Scene-based spatial questions:
==============================

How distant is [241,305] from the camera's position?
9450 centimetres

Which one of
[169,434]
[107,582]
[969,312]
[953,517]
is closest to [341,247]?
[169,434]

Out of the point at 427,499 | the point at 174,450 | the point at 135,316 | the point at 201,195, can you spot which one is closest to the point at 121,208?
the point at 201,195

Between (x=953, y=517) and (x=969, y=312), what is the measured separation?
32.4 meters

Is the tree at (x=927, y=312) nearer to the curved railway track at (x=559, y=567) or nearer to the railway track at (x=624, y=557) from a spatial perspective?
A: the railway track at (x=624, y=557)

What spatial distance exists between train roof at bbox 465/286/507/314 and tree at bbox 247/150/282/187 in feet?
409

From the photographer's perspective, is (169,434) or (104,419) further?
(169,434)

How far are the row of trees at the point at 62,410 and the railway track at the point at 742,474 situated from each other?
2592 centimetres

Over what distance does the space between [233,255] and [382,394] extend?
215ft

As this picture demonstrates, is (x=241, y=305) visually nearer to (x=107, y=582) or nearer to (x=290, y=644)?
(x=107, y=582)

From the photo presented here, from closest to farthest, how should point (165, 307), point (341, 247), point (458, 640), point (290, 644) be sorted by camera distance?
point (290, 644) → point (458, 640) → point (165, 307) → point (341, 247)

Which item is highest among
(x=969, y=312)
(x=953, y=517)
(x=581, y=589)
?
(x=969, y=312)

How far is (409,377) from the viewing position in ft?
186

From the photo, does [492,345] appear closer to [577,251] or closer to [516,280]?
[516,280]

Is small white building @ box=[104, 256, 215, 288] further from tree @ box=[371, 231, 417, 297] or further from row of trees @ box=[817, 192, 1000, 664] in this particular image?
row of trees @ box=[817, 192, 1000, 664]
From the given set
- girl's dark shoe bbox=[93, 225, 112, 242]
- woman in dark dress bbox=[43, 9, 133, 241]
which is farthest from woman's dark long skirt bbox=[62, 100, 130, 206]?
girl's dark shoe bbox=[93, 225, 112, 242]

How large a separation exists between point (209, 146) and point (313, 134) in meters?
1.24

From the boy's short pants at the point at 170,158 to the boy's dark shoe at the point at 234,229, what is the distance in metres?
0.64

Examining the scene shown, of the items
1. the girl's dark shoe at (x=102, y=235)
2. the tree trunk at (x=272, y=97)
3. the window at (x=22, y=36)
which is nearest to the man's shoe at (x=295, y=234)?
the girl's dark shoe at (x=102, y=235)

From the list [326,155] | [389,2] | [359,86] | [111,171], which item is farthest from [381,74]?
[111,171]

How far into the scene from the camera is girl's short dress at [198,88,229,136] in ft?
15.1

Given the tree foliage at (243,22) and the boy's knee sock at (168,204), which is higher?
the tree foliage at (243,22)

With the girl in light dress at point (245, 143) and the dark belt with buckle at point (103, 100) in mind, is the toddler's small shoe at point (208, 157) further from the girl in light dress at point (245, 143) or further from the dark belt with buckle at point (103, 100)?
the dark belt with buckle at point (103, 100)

==============================

**Stated exercise**: Make an exact copy of the material above.

**Correct response**:
How distant is [241,305] from the camera's position?
9450 centimetres

Which one of
[169,434]
[107,582]
[969,312]
[953,517]
is closest to [341,247]?
[169,434]

Out of the point at 427,499 | the point at 174,450 | the point at 135,316 | the point at 201,195, can you spot which one is closest to the point at 121,208?
the point at 201,195

Between (x=953, y=517) and (x=969, y=312), what is the measured separation?
32.4 meters

Is the tree at (x=927, y=312) nearer to the curved railway track at (x=559, y=567) or nearer to the railway track at (x=624, y=557) from a spatial perspective?
A: the railway track at (x=624, y=557)

What spatial distance exists between train roof at bbox 465/286/507/314 and tree at bbox 247/150/282/187 in feet?
409

From the photographer's perspective, is (169,434) or (104,419) further?
(169,434)

How far are the row of trees at the point at 62,410 and the railway track at the point at 742,474 situated from each other?
2592 centimetres

Over what distance does the space between [233,255] and [382,394] extend?
215ft

As this picture demonstrates, is (x=241, y=305) visually nearer to (x=107, y=582) or nearer to (x=290, y=644)?
(x=107, y=582)

From the photo presented here, from closest to farthest, how should point (165, 307), point (341, 247), point (458, 640), point (290, 644) be sorted by camera distance?
point (290, 644) → point (458, 640) → point (165, 307) → point (341, 247)

Which item is highest among
(x=969, y=312)
(x=953, y=517)
(x=581, y=589)
?
(x=969, y=312)

How far is (409,377) from the viewing position in ft?
186

From the photo, does [492,345] appear closer to [577,251] or closer to [516,280]?
[516,280]

Is small white building @ box=[104, 256, 215, 288] further from tree @ box=[371, 231, 417, 297] or further from row of trees @ box=[817, 192, 1000, 664] in this particular image?
row of trees @ box=[817, 192, 1000, 664]
From the given set
- girl's dark shoe bbox=[93, 225, 112, 242]
- woman in dark dress bbox=[43, 9, 133, 241]
which is farthest from woman's dark long skirt bbox=[62, 100, 130, 206]?
girl's dark shoe bbox=[93, 225, 112, 242]

How large a separation exists between point (209, 146) and point (313, 134) in meters?
1.24

From the boy's short pants at the point at 170,158 to the boy's dark shoe at the point at 234,229, what is the distance in metres?
0.64

Examining the scene shown, of the items
1. the girl's dark shoe at (x=102, y=235)
2. the tree trunk at (x=272, y=97)
3. the window at (x=22, y=36)
which is nearest to the man's shoe at (x=295, y=234)?
the girl's dark shoe at (x=102, y=235)

From the list [326,155] | [389,2] | [359,86] | [111,171], which item is farthest from [381,74]?
[111,171]

How far into the scene from the camera is girl's short dress at [198,88,229,136] in ft?
15.1

Given the tree foliage at (243,22) and the boy's knee sock at (168,204), which is higher?
the tree foliage at (243,22)

With the girl in light dress at point (245, 143) and the dark belt with buckle at point (103, 100) in mind, is the toddler's small shoe at point (208, 157) further from the girl in light dress at point (245, 143) or further from the dark belt with buckle at point (103, 100)?
the dark belt with buckle at point (103, 100)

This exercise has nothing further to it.